As propostas para a reposição das 35 horas na Função Pública já estão a ser discutidas na especialidade, depois de terem sido aprovadas na generalidade, com os votos favoráveis de PS, Bloco de Esquerda, PCP e Os Verdes. As bancadas do PSD e do CDS votaram contra estes projectos de lei.

 

Em comunicado, a FESAP sublinha que, dado que o "Governo antecipará para o mais curto espaço de tempo possível a entrada em vigor da legislação que reporá o horário de 35 horas de trabalho semanal, que assim já não se dará no dia 1 de Julho de 2016", conforme previa inicialmente a proposta de lei do PS, a greve de sexta-feira fica sem efeito.

O PS admitiu deixar cair a data de Julho mas apenas se cumpridas duas condições: que o funcionamento dos serviços não seja afectado e que os custos não aumentem.

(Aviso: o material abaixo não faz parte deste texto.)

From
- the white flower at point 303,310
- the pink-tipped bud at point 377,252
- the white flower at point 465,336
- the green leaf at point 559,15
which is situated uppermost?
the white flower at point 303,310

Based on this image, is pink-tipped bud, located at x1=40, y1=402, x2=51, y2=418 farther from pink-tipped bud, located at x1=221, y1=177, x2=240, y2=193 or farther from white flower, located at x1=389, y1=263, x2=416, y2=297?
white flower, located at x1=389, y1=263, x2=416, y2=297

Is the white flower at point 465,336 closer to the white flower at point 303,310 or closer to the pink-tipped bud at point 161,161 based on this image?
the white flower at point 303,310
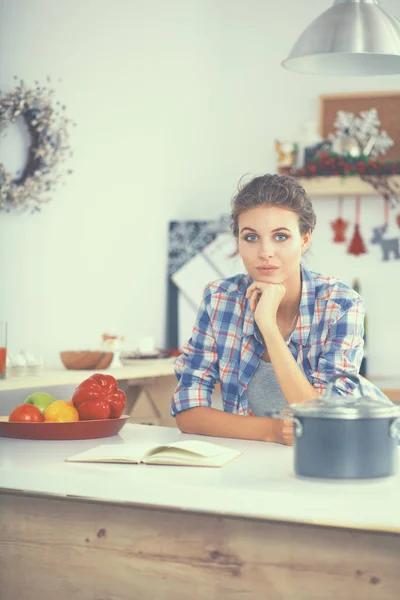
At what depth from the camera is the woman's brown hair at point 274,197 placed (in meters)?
2.30

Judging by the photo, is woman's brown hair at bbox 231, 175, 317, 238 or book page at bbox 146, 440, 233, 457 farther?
woman's brown hair at bbox 231, 175, 317, 238

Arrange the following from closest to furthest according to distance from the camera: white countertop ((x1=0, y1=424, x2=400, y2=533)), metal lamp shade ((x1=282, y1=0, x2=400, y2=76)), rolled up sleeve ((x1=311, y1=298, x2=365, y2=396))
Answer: white countertop ((x1=0, y1=424, x2=400, y2=533))
rolled up sleeve ((x1=311, y1=298, x2=365, y2=396))
metal lamp shade ((x1=282, y1=0, x2=400, y2=76))

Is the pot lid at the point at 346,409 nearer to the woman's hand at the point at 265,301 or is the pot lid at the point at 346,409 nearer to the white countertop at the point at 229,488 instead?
the white countertop at the point at 229,488

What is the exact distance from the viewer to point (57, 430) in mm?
2008

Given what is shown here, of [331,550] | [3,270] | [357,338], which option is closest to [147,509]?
[331,550]

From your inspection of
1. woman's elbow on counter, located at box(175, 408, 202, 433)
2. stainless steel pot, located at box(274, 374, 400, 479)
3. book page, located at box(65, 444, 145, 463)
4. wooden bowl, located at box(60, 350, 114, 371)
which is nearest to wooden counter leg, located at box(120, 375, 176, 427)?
wooden bowl, located at box(60, 350, 114, 371)

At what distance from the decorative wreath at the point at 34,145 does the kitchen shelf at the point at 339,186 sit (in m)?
1.47

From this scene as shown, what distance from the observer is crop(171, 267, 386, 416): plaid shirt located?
2.23m

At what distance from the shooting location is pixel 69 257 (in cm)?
433

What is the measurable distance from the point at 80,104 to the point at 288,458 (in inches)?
120

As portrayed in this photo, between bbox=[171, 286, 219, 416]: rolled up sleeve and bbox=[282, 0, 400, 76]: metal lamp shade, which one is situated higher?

"Parece-me razoável que o Parlamento deixe cair a data de Julho, desde que fique assegurado o regular funcionamento dos serviços, sobretudo dos que têm funcionamento permanente – como as esquadras ou as prisões – e desde que não haja aumento de custos", afirmou a vice-presidente da bancada parlamentar, Luísa Salgueiro, em declarações ao Negócios a 13 de Janeiro.

 

A paralisação foi marcada pela Federação Nacional dos Sindicatos de Trabalhadores em Funções Públicas, uma das estruturas da Frente Comum (CGTP), sendo que a FESAP foi a única estrutura afecta à UGT que anunciou um pré-aviso de adesão à greve.